Ultra low-dose γ-irradiation induces strong expression of the PR-related defense/stress markers. The dummy (Control, dose rate of 5 μGy/3 day) and irradiated (dose rate of 110 μGy/3 day) samples were prepared for total RNA extraction and RT-PCR (A) as described in sections 2.3 and 2.4. In A, dotted boxed rectangles in green and red highlight the differential gene expression levels between control and treatment. On the right-hand side, the relative intensity of mRNA level of each gene is presented (B). The upward pointing red arrow shows the drastic change in rice marker gene expressions upon treatment, in particular the distinct increase in expression of the OsPR10a gene transcript. Actin gene expression was also used as a loading control (data not shown). Results are the representative of two independent experiments.

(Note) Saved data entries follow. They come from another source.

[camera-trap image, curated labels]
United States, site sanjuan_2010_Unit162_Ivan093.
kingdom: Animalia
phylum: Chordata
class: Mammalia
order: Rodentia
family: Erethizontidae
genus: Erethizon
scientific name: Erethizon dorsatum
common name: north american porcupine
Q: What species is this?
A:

The OsPR10a is a potential candidate marker gene for radiation responses

From these two independent set of experimental results we found a candidate marker gene expression that showed the strongest dose-dependent response (OsPR10a, Figures 1D, 2, and 3, and [12]). Hence we propose that it could be utilized as a potential marker for ultra low-dose γ-radiation. For example, the OsPR10a promoter can be fused to fluorescent reporter genes to monitor the environmental radiation, either man-made or natural. Recently, it has been proposed that reference plants including wild grass (consisting of the well known cereal crops such as rice) should be considered as model test organisms in radiation studies by the International Commission on Radiological Protection [13]. Therefore, from the results presented here we can unravel the usefulness of a natural living organism (plant), in this case the grass model rice, for investigating ultra low-dose radiation responses. The only other report that comes close to this study is the effect of single whole-body X-radiation (acute dose) on clear induction of chromosomal inversion in the spleen and prostrate at ultra low-doses in a mammalian pKZ1 recombination mutagenesis mouse model [14].

Conclusions

The results arising from the present study using both natural CCS and in-house fabricated γ-ray sources provide evidence for ultra low-dose γ-radiation in causing perturbations in the multi-layered stress-associated biological processes in rice leaves. Further experiments are planned in the coming year to conduct high-throughput omic analysis post-γ -ray irradiation in both leaf segments (in vitro) and whole plants (in planta/in vivo) in short- and long-time exposures. This will help in a global profiling of radiation-induced molecular changes giving i) new candidate genes/proteins/metabolites for further study and ii) providing potential insight into the how ultra low-dose γ-ray triggers the defense/stress response. We wish to clarify one additional point in future studies. Do the molecular changes observed in leaves reflect a stress response leading to plant damage and/or death or are they indicative of an adaptation mechanism against the applied radiation? Pending these future studies, it is believed that the present study will lead to a new method to investigate radiation effects on gene: biological response to stimulation by ultra low-dose IR, which might also give some clue to the problem of by-stander effect of radiation. We also hope to rekindle the debate on understanding biological effects of ultra-, low-, and high-level radiation in living organisms, including our stationary life-sustaining “distant cousins” – the plants. It may be envisioned that rice will serve as a human model for investigating the responses to IR, due to conservation of genes/gene families in living organisms.